Beggin v. Fort Worth Mortgage Corp.

638 N.E.2d 604, 93 Ohio App. 3d 333, 1994 Ohio App. LEXIS 622
CourtOhio Court of Appeals
DecidedFebruary 15, 1994
DocketNo. 1-92-75.
StatusPublished
Cited by6 cases

This text of 638 N.E.2d 604 (Beggin v. Fort Worth Mortgage Corp.) is published on Counsel Stack Legal Research, covering Ohio Court of Appeals primary law. Counsel Stack provides free access to over 12 million legal documents including statutes, case law, regulations, and constitutions.

Bluebook
Beggin v. Fort Worth Mortgage Corp., 638 N.E.2d 604, 93 Ohio App. 3d 333, 1994 Ohio App. LEXIS 622 (Ohio Ct. App. 1994).

Opinions

Thomas F. Bryant, Judge.

This is an appeal by defendant-appellant Fort Worth Mortgage Corporation (“Ft. Worth”) from a judgment entered on June 23, 1992, by the Court of Common Pleas of Allen County in favor of plaintiff-appellee, John E. Beggin.

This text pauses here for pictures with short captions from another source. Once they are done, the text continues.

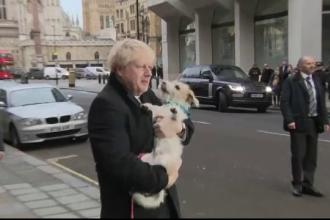 Boris Johnson și-a luat câinele la vot. Ce spun specialiștii despre alegerile din UK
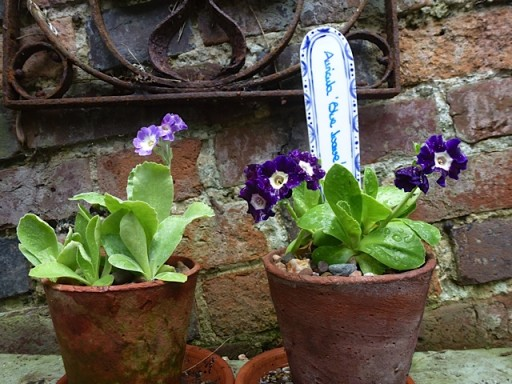 blue auricula on display in old clay pots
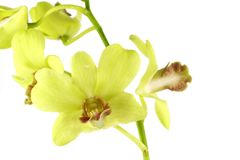 Striking green orchid Royalty Free Stock Image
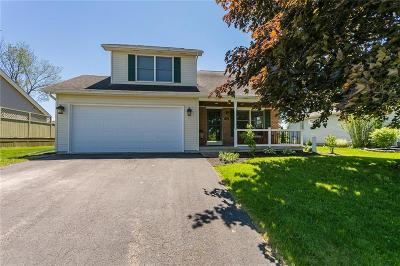 Orleans County, Monroe County, Niagara County, Erie County Single Family Home U-Under Contract: 790 Guinevere Drive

Ft. Worth rented commercial office space in a building owned by Beggin and paid a monthly rent of $2,750 plus certain expenses. In approximately September 1990, Ft. Worth vacated the premises and discontinued all payments to Beggin. Beggin notified Ft. Worth that he considered its nonpayment a breach of a five-year lease agreement and requested resumption of payments. Ft. Worth did not respond.

On August 7, 1991, Beggin filed his complaint against Ft. Worth, alleging breach of lease and demanding judgment for rent due for the remainder of the purported five-year lease term.

On May 21, 1992, a trial to the court was held. On June 23, 1992, the trial court entered its findings of fact and conclusions of law and entered judgment for Beggin in the amount of $51,706.58.

Appellant’s first assignment of error is:

“I. The lower court erred in its conclusion of law No. 2 entered on June 23, 1992 when it concluded that ‘defendant concedes it entered into a lease agreement of some king [sic ] and on some terms and conditions with plaintiff ... ’ in its Answer.”

The record discloses that on October 3, 1991, two attorneys representing Ft. Worth filed separate answers to Beggin’s complaint. The first answer filed by Ft. Worth states, “Defendant admits that portion of paragraph 1 which avers that it entered into a lease agreement of some kind and on some terms and conditions with Plaintiff * * Ft. Worth’s second answer denies the existence of any lease agreement between the parties. Thereafter, the attorney who filed the first answer withdrew as Ft. Worth’s counsel and the attorney who filed the second answer continued as Ft. Worth’s sole legal representative.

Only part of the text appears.